_TEKS HALAMAN_
Mohon tunggu...
Gapey Sandy
Gapey Sandy Mohon Tunggu... Penulis - Kompasianer

Peraih BEST IN CITIZEN JOURNALISM 2015 AWARD dari KOMPASIANA ** Penggemar Nasi Pecel ** BLOG: gapeysandy.wordpress.com ** EMAIL: gapeysandy@gmail.com ** TWITTER: @Gaper_Fadli ** IG: r_fadli

Selanjutnya

Tutup

Analisis Artikel Utama

Ada AHY di Antara SBY dan Prabowo-Sandiaga

21 November 2018   21:58 Diperbarui: 23 November 2018   10:23 1479
+
Laporkan Konten
Laporkan Akun
Kompasiana adalah platform blog. Konten ini menjadi tanggung jawab bloger dan tidak mewakili pandangan redaksi Kompas.
Lihat foto
SBY, AHY, Prabowo dalam satu pertemuan. (Foto: merdeka.com/muhammad luthfi rahman)

“Leiden is lijden!”, Memimpin adalah menderita!

Saya yakin, Soesilo Bambang Yudhoyono (SBY) tahu benar pepatah Belanda itu. Dua periode memimpin negeri ini, ia tentu sangat mengenal, lika-liku, suka dan duka menjadi seorang pemimpin. Mulai dari disanjung puja-puji, sampai dikritisi, fitnah dan masih banyak lagi. Risiko pemimpin ya begitu, seperti pepatah barusan, karena pemimpin itu tak kurang dan tak lebih, sama dengan penderitaan.

Lima tahun lalu, ketika masih berkuasa, SBY mengaku mendengar kritikan dari banyak pihak, terkait kepemimpinannya yang dinilai tidak tegas. SBY pun menjawab kritik tersebut. Sekaligus mengomentari nyinyiran orang, yang katanya minta, agar supaya dirinya tak perlu banyak menyinggung perkara Hak Asasi Manusia dan Kemanusiaan.

Apa yang disampaikan orang dan ditujukan kepada SBY, itulah bentuk leiden is lijden. Tak selamanya memimpin itu enak dan tenang-tenang menikmati zona nyaman. Jauh panggang dari api. Tidak enak. Menderita!

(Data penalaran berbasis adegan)
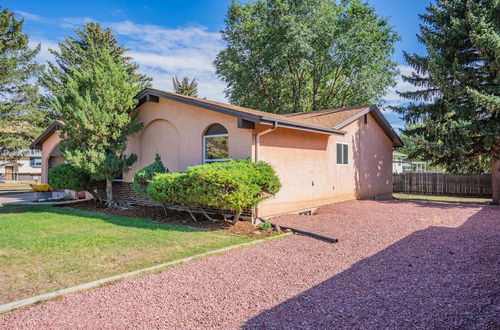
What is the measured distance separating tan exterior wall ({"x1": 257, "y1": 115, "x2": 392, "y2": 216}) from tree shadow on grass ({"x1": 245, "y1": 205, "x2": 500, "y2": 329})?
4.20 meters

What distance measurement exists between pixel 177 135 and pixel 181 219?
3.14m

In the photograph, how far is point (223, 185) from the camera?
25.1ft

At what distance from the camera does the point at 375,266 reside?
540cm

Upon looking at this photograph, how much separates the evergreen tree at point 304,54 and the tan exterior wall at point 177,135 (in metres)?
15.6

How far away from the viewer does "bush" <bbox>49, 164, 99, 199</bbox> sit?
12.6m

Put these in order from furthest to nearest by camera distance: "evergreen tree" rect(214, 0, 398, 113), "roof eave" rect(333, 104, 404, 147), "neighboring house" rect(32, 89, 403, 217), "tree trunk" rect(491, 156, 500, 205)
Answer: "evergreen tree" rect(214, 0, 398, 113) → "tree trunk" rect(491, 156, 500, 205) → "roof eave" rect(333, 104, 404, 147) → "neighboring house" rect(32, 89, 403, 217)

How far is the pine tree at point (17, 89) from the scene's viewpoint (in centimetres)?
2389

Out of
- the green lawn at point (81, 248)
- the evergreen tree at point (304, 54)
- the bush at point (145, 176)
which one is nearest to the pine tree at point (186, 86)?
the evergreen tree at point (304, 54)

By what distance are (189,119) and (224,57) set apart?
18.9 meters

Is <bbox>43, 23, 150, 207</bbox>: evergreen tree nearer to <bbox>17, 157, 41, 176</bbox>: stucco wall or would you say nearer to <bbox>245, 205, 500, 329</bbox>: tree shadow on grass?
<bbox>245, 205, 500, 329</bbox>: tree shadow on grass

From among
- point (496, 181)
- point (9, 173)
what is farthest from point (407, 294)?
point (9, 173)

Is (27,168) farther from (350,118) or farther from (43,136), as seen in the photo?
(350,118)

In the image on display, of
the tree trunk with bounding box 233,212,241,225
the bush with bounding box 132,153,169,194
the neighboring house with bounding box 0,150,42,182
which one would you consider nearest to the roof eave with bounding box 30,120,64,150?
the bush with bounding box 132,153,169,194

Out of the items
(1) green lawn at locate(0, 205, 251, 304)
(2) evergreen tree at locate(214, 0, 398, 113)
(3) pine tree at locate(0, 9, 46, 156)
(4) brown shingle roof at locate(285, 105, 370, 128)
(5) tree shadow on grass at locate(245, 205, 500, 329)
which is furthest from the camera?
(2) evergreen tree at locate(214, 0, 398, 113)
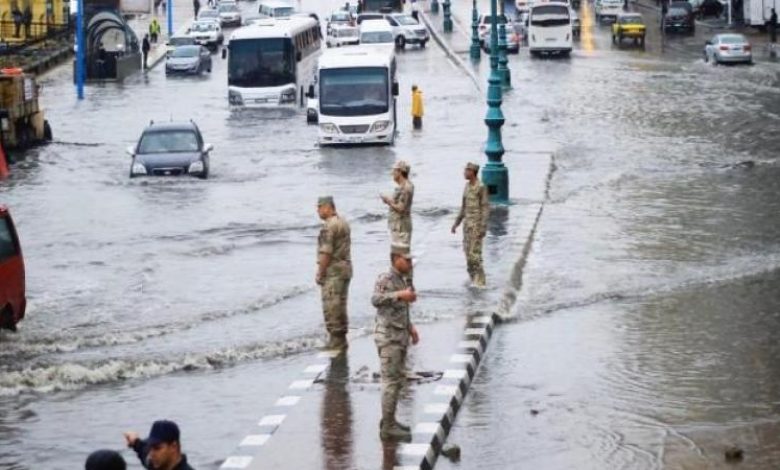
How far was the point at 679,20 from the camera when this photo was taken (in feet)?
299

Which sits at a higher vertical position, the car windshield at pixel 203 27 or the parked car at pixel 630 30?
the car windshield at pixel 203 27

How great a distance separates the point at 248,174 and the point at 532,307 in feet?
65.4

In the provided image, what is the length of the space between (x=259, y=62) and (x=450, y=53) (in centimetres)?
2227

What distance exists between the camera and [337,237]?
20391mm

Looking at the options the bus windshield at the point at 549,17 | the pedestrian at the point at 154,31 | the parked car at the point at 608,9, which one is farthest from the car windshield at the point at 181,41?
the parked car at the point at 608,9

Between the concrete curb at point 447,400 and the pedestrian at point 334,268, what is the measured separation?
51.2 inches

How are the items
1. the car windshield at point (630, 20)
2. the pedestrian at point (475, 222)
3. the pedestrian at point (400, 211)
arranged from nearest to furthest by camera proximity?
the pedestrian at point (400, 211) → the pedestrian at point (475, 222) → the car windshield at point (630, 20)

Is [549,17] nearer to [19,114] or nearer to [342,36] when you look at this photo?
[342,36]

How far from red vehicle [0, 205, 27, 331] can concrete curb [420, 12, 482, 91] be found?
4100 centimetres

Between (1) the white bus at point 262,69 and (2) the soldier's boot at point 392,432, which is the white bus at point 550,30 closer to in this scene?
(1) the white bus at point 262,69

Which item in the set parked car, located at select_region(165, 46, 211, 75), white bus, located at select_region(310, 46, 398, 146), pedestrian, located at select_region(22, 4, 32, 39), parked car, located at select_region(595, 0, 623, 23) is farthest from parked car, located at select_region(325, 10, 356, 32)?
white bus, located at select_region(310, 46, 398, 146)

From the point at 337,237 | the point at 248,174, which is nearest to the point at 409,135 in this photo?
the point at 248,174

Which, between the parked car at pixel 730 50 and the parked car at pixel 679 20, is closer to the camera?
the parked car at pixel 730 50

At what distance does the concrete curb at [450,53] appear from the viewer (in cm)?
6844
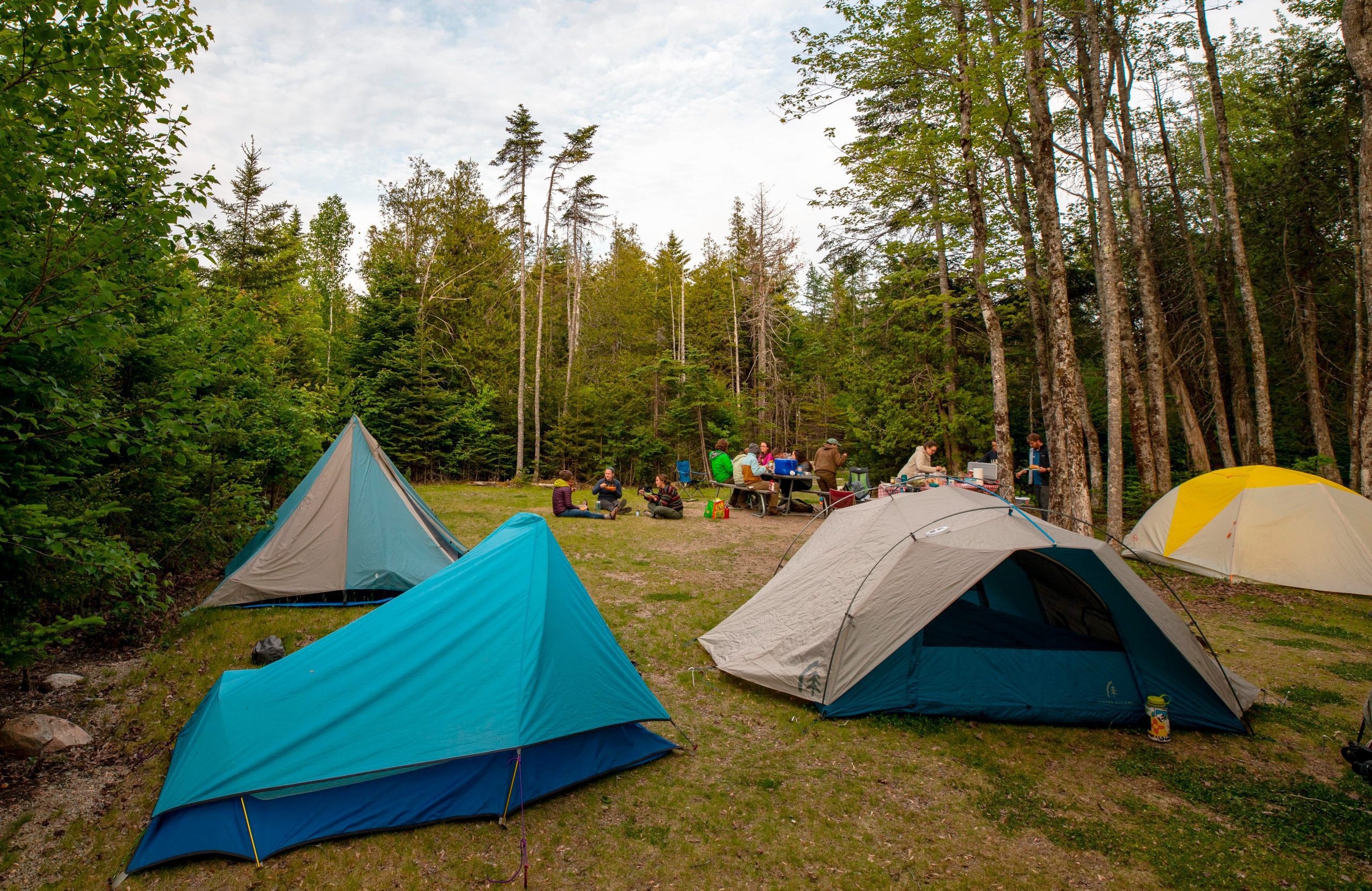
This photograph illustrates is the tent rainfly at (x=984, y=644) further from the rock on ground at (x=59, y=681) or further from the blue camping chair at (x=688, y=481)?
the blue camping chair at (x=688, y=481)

---

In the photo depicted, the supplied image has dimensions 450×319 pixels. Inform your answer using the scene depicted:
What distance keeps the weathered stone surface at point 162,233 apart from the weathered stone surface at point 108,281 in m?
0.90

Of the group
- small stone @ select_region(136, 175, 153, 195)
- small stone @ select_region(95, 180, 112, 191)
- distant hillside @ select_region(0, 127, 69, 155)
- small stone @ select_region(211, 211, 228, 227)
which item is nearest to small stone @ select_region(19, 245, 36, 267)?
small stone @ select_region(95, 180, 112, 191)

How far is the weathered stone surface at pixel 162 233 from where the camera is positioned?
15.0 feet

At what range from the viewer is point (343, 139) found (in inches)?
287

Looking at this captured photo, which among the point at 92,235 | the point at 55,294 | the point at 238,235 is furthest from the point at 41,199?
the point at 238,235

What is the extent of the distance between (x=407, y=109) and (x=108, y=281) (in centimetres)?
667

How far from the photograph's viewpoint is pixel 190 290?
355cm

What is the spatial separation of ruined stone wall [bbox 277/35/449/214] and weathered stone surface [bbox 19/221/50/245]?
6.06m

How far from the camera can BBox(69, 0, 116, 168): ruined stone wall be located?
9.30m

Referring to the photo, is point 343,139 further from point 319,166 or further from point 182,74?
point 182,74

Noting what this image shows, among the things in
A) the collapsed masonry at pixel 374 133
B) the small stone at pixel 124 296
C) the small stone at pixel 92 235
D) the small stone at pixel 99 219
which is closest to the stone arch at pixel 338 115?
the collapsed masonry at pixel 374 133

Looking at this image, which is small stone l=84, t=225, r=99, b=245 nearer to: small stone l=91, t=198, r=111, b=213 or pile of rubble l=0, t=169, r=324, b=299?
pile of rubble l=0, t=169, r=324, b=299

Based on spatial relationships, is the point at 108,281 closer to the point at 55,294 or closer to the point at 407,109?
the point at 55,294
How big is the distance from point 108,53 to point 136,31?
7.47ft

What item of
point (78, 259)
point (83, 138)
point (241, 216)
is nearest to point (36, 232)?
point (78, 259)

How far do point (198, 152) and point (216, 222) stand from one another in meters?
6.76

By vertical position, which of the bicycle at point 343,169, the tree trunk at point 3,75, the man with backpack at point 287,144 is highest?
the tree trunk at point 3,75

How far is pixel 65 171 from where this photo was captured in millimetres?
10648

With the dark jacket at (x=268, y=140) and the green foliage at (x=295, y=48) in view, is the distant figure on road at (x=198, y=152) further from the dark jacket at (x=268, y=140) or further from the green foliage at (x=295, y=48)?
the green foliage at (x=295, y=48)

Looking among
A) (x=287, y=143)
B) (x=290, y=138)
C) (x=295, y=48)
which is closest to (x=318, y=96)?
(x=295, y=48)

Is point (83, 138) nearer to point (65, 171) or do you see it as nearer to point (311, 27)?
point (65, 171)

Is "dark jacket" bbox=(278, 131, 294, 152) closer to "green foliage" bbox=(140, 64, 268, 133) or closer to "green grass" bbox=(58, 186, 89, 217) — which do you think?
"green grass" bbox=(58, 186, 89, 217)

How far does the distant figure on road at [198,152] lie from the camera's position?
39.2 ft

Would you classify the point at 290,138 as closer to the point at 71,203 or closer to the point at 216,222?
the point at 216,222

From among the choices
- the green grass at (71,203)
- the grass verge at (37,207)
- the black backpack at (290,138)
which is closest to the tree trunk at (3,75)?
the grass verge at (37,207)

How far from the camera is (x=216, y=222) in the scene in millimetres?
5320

--

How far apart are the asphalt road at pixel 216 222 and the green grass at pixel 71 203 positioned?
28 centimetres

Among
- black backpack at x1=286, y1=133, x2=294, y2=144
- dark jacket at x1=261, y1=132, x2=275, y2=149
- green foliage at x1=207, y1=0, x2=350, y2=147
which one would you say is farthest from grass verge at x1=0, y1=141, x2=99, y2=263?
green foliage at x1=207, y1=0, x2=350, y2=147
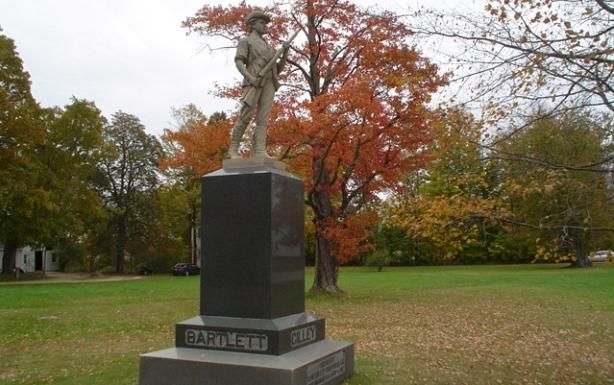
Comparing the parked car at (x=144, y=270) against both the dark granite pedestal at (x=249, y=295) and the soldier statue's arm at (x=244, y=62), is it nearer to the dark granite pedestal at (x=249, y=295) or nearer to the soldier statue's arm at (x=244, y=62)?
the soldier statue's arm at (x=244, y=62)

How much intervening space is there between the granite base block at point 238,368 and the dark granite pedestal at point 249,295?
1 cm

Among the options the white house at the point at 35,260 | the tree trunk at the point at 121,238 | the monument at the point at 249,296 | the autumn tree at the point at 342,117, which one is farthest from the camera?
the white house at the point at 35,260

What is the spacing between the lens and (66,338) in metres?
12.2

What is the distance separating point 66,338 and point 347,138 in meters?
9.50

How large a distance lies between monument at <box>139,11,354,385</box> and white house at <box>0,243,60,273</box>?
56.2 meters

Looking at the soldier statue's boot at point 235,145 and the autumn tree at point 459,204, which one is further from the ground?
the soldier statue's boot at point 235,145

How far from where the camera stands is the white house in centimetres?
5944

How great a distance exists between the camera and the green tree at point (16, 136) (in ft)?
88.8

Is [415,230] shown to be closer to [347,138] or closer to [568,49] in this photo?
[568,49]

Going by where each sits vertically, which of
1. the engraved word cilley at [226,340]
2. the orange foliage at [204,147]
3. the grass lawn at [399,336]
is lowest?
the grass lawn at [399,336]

_DAFTAR TUGAS_
1. Sebutkan semua tokoh yang disebut dalam keterangan foto pada artikel tentang SBY di atas.
2. Tuliskan ulang bagian artikel tentang SBY di atas, dari "Analisis Artikel Utama" hingga "merdeka.com/muhammad luthfi rahman)".

_JAWABAN LATIHAN_
1. SBY, AHY, Prabowo

2.
Analisis Artikel Utama

Ada AHY di Antara SBY dan Prabowo-Sandiaga

21 November 2018   21:58 Diperbarui: 23 November 2018   10:23 1479
+
Laporkan Konten
Laporkan Akun
Kompasiana adalah platform blog. Konten ini menjadi tanggung jawab bloger dan tidak mewakili pandangan redaksi Kompas.
Lihat foto
SBY, AHY, Prabowo dalam satu pertemuan. (Foto: merdeka.com/muhammad luthfi rahman)